● **Exercise**:
Using the GPU fault thread below, answer each question:
1. What is the only thing soft recovery does?
2. About how many entries deep is the resolve queue said to be?
3. Who is setting up a test system in an AMD lab?

On second thought, could it be that this is the critical flaw in the "at
most one fault per wave" thinking?

Most work submissions in practice submit more waves than the number of
wave slots the GPU has.
As far as I understand soft recovery, the only thing it does is kill all
active waves. This frees up the CUs so more waves are launched, which
can fault again, and that leads to potentially lots of faults for a
single wave slot in the end.

Regards,
Friedrich

>
> Regards,
> Friedrich
>
>>>
>>> If the faults are coming from SDMA, that may be another problem. I'm
>>> not sure whether it can generate multiple no-retry faults from the
>>> same queue.
>>
>> Regarding faults the SDMA is relatively harmless compared to the 3D
>> engine, IIRC the resolve queue is something like 128 entries deep. So
>> you never see more than those 128 faults if I'm not completely mistaken.
>>
>> Sunil is setting up a test system for this in an AMD lab and will play
>> around with a few HW features to mitigate the issue. I still hope that
>> we can completely avoid the overflow altogether.
>>
>> Regards,
>> Christian.
>>
>>>
>>> Regards,
>>>   Felix
>>>
>>>
>>>>
>>>> Thanks,
>>>> Christian.
>>>>
>>>>>
>>>>> Regards,
>>>>> Friedrich
>>>>>
>>>>>> Alex
>>>>>>
>>>>>>>>>> The possibility of a repeated IH overflow in between reading
>>>>>>>>>> the wptr
>>>>>>>>>> and updating the rptr is a good point, but how can we detect
>>>>>>>>>> that at
>>>>>>>>>> all? It seems to me like we can't set the OVERFLOW_CLEAR bit
>>>>>>>>>> at all
>>>>>>>>>> then, because we're guaranteed to miss any overflows that
>>>>>>>>>> happen while
>>>>>>>>>> the bit is set.

● **Information shown**:
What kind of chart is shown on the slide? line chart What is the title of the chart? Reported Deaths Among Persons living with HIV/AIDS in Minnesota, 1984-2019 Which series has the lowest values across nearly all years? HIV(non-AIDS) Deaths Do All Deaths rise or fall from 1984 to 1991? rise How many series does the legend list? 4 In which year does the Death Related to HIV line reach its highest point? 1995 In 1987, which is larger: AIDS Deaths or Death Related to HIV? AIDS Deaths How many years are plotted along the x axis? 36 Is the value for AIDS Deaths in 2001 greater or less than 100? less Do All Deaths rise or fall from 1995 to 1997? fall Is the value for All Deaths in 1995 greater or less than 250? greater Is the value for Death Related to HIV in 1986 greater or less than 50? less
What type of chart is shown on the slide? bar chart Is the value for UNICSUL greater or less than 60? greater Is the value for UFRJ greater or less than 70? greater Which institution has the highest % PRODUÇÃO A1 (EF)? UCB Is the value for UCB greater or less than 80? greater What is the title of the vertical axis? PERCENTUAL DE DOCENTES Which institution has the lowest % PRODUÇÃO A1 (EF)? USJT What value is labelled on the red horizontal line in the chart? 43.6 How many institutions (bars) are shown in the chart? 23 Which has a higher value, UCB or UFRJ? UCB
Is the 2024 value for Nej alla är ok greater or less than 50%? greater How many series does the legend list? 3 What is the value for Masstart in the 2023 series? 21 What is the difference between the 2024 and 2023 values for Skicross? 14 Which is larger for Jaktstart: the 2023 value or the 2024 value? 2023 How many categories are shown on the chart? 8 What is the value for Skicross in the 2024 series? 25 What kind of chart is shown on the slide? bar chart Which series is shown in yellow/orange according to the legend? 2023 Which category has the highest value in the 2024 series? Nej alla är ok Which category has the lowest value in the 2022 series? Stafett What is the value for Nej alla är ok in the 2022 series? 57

● **Answer section**:
1. It kills all active waves.
2. Something like 128 entries.
3. Sunil.